▸ **Source excerpt**
Spark DataFrames

Imports

For these examples, we just need to import two pyspark.sql libraries:

types
functions

We need pyspark.sql.types to define schemas for the DataFrames. The pyspark.sql.functions library contains all of the functions specific to SQL and DataFrames in PySpark.



In [3]:

    
from pyspark.sql.types import *  # Necessary for creating schemas
from pyspark.sql.functions import * # Importing PySpark functions

Creating DataFrames

Making a Simple DataFrame from a Tuple List



In [6]:

    
# Make a tuple list
a_list = [('a', 1), ('b', 2), ('c', 3)]

# Create a Spark DataFrame, without supplying a schema value
df_from_list_no_schema = \
sqlContext.createDataFrame(a_list)

# Print the DF object
print df_from_list_no_schema

# Print a collected list of Row objects
print df_from_list_no_schema.collect()

# Show the DataFrame
df_from_list_no_schema.show()

Making a Simple DataFrame from a Tuple List and a Schema



In [8]:

    
# Create a Spark DataFrame, this time with schema
df_from_list_with_schema = \
sqlContext.createDataFrame(a_list, ['letters', 'numbers']) # this simple schema contains just column names

# Show the DataFrame
df_from_list_with_schema.show()

# Show the DataFrame's schema
df_from_list_with_schema.printSchema()

Making a Simple DataFrame from a Dictionary



In [10]:

    
# Make a dictionary
a_dict = [{'letters': 'a', 'numbers': 1},
          {'letters': 'b', 'numbers': 2},
          {'letters': 'c', 'numbers': 3}]

# Create a Spark DataFrame from the dictionary
df_from_dict = \
(sqlContext
 .createDataFrame(a_dict)) # You will get a warning about this

# Show the DataFrame
df_from_dict.show()

Making a Simple DataFrame Using a StructType Schema + RDD



In [12]:

    
# Define the schema
schema = StructType([
    StructField('letters', StringType(), True),
    StructField('numbers', IntegerType(), True)])

# Create an RDD from a list
rdd = sc.parallelize(a_list)

# Create the DataFrame from these raw components
nice_df = \
(sqlContext
 .createDataFrame(rdd, schema))

# Show the DataFrame
nice_df.show()



In [13]:

    
# Define the schema
schema = StructType([
    StructField('letters', StringType(), True),
    StructField('numbers', IntegerType(), True)])

# Create an RDD from a list
rdd = sc.parallelize(a_list)

# Create the DataFrame from these raw components
nice_df = \
(sqlContext
 .createDataFrame(rdd, schema))

# Show the DataFrame
nice_df.show()

Simple Inspection Functions

We now have a nice_df, here are some nice functions for inspecting the DataFrame.



In [15]:

    
# `columns`: return all column names as a list
nice_df.columns



In [16]:

    
# `dtypes`: get the datatypes for all columns
nice_df.dtypes



In [17]:

    
# `printSchema()`: prints the schema of the supplied DF
nice_df.printSchema()



In [18]:

    
# `schema`: returns the schema of the provided DF as `StructType` schema
nice_df.schema



In [19]:

    
# `first()` returns the first row as a Row while
# `head()` and `take()` return `n` number of Row objects
print nice_df.first() # can't supply a value; never a list
print nice_df.head(2) # can optionally supply a value (default: 1);
                      # with n > 1, a list
print nice_df.take(2) # expects a value; always a list



In [20]:

    
# `count()`: returns a count of all rows in DF
nice_df.count()

▸ **Dataset rows**
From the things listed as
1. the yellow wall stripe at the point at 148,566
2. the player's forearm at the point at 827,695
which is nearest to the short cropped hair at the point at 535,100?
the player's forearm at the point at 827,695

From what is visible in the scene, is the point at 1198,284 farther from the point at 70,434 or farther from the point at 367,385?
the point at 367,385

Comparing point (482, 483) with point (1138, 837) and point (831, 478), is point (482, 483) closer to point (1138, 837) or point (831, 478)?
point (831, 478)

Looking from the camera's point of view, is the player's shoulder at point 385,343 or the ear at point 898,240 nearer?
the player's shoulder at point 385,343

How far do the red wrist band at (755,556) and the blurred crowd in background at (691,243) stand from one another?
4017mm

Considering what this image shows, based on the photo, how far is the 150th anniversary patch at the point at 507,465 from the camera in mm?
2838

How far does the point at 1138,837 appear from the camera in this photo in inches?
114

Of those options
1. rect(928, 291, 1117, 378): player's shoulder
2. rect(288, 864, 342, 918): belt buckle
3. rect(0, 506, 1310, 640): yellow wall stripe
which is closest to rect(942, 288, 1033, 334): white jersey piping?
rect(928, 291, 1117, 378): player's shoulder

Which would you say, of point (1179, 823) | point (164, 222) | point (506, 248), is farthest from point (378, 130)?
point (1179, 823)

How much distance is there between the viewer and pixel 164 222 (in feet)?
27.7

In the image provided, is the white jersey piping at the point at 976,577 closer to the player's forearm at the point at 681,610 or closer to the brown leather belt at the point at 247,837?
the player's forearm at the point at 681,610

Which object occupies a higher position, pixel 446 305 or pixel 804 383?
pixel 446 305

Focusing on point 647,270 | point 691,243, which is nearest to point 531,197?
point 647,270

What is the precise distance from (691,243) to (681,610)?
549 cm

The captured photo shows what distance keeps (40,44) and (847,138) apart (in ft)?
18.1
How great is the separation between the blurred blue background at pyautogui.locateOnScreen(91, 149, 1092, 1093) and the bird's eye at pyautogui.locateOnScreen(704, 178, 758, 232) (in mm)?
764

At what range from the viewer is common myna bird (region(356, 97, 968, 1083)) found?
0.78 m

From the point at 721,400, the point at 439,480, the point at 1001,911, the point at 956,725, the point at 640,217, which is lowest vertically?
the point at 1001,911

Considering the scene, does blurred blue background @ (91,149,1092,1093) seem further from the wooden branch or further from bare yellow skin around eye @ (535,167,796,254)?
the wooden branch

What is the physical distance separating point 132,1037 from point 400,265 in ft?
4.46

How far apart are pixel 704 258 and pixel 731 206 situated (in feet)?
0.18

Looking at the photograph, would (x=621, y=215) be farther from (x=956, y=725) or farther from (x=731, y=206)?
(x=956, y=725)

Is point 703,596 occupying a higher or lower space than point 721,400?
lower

▸ **Stated exercise 1**
According to the Spark DataFrames page, what is pyspark.sql.types needed for?
▸ **Stated exercise 2**
Translate this sentence from the Spark DataFrames page into Spanish: "The pyspark.sql.functions library contains all of the functions specific to SQL and DataFrames in PySpark."
▸ **Stated exercise 3**
Extract the stretch of the Spark DataFrames page from "# Make a dictionary" through "df_from_dict.show()".

▸ **Correct answer 1**
It is needed to define schemas for the DataFrames.

▸ **Correct answer 2**
La biblioteca pyspark.sql.functions contiene todas las funciones específicas de SQL y de los DataFrames en PySpark.

▸ **Correct answer 3**
# Make a dictionary
a_dict = [{'letters': 'a', 'numbers': 1},
          {'letters': 'b', 'numbers': 2},
          {'letters': 'c', 'numbers': 3}]

# Create a Spark DataFrame from the dictionary
df_from_dict = \
(sqlContext
 .createDataFrame(a_dict)) # You will get a warning about this

# Show the DataFrame
df_from_dict.show()